==== SOURCE PASSAGE
Parents Have The Right To Review Or Obtain Copies Of Their Child's School Records From Public or Private Schools

By Michelle Ball, California Education Attorney for Students since 1995

School records created by a high school, elementary school, private school, or school district, can loom as an unknown for many parents.  Parents often don't even think about what may be in these files.  One way to debunk the mystery of what is being documented on your child is to make a written request for the education records.

Per California Education Code Section 49069.7 (previously 49069, but renumbered as of 1/1/2020), a parent has an absolute right to access their child's records.  This right transfers to a student when they turn 18.

Section 49069.7 states as follows:

Parents of currently enrolled or former pupils have an absolute right to access to any and all pupil records related to their children that are maintained by school districts or private schools.  The editing or withholding of any of those records, except as provided for in this chapter, is prohibited.

What this means is that parents of students of all school levels may review, inspect, and request copies of records concerning their children which the school maintains.  The definition of "maintains" is a term of art, but it roughly means documents the school must or does keep, which are not personal notes [see also 34 Code of Federal Regulations section 99.3].  Access or copies of the records must be provided within 5 business days of any valid request.

This code also directs districts to develop procedures for parents to obtain student records which  should be outlined in school board policies. 

Schools can charge a per page copy fee for any records provided, but cannot charge for the time of the staff gathering the records.
========
==== COLLECTED MATERIAL
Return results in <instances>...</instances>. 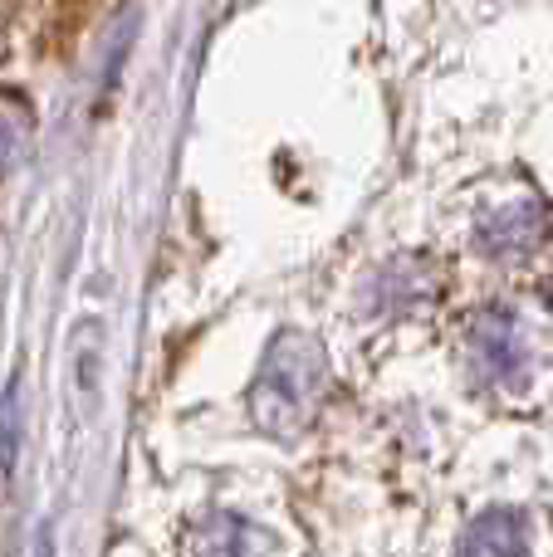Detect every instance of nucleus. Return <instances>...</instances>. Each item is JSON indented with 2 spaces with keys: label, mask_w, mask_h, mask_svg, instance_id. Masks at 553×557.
========
EXERCISE TASK: Using the school records passage, explain in one to three sentences why parents of students at every school level may review, inspect, and request copies of their child's records.

RESULT FOR THIS EXERCISE: California Education Code Section 49069.7 gives parents of currently enrolled or former pupils an absolute right to access any and all pupil records about their children that school districts or private schools maintain. It also prohibits editing or withholding those records except as the chapter provides.